Binding sequences enrich throughout subtractive phage display rounds

We next utilized multiple analytical tools to observe how binding sequences emerge in next- generation sequencing data and to find a method that would successfully identify binding sequences while eliminating false positives. In this context, the six validated binding sequences served as positive controls and the known parasitic sequences as negative controls.

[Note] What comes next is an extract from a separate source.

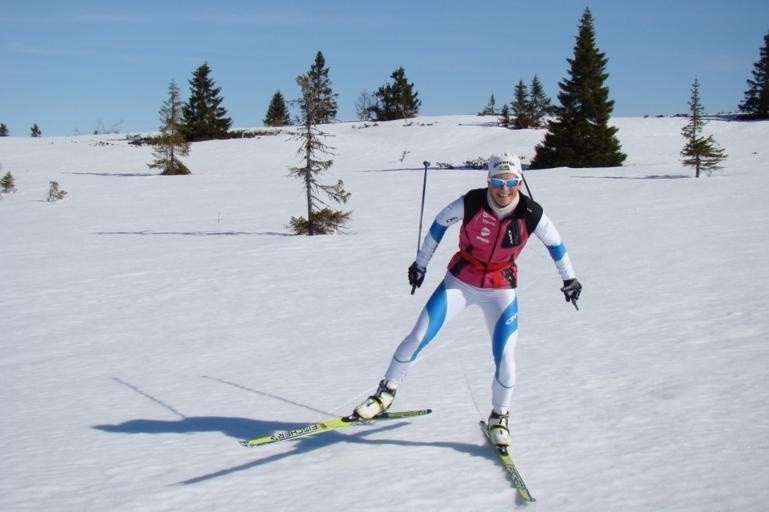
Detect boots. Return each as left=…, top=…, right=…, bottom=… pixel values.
left=487, top=411, right=510, bottom=448
left=353, top=380, right=398, bottom=421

To characterize enrichment dynamics, the fractional abundance of the six binding sequences and three parasitic sequences were tracked throughout the four rounds of phage display for each biological replicate (Figure 4). Binding sequences exhibited lower abundance in the first and second rounds of phage display, but consistently increased in proportion after each round. Parasitic sequences generally exhibited higher abundance in early rounds of the panning experiments, but began to plateau or decrease in abundance in the last two rounds as binding sequences began to dominate the sequence space. Similar trends were observed when comparing the rank in abundance of binding and parasitic sequences throughout each round of phage display (Figure S4). Therefore, performing multiple rounds of phage display enhances discrimination between binding and parasitic sequences through changes in rank and proportion throughout the display rounds. While binding peptides may theoretically be identified without multiple subtractive rounds,8 in this report we find that additional rounds of selection enhanced the representation of desired target-binding phage versus undesired non-specific phage.

Figure 4.

Figure 4

Fraction of total sequences in Illumina next-generation data for confirmed binding sequences (blue) and non-specific preferential amplifying sequences (red) throughout four rounds of phage display panning in both the first (left) and second (right) biological replicate.

These observations emphasize the importance of experimental design for successful enrichment of targeting-binding sequences. We have observed a much higher prevalence of parasitic sequences in phage display experiments following less-stringent selection protocols, such as using immobilized proteins for positive selection and the immobilizing substrate for negative selection (data not shown). The selection strategy and amplification in bacteria between rounds both contribute to the “evolutionary” pressure placed on bacteriophage, selecting for phage that both amplify (leading to parasitic sequences) and bind to non-target materials (plastic binders, non-specific sequences) used in the display throughout an experiment. Here, the UA4 library enabled discrimination between target-binding phage and parasitic phage.

Algorithmic identification of binding motifs

As we observed the greatest phage titers and the least library diversity in the fourth round of each replicate (Figure S3), these libraries provided data to explore the use of automated motif analysis algorithms to provide a clear and principled representation of target binding peptide motifs with minimal representation of parasitic peptide motifs.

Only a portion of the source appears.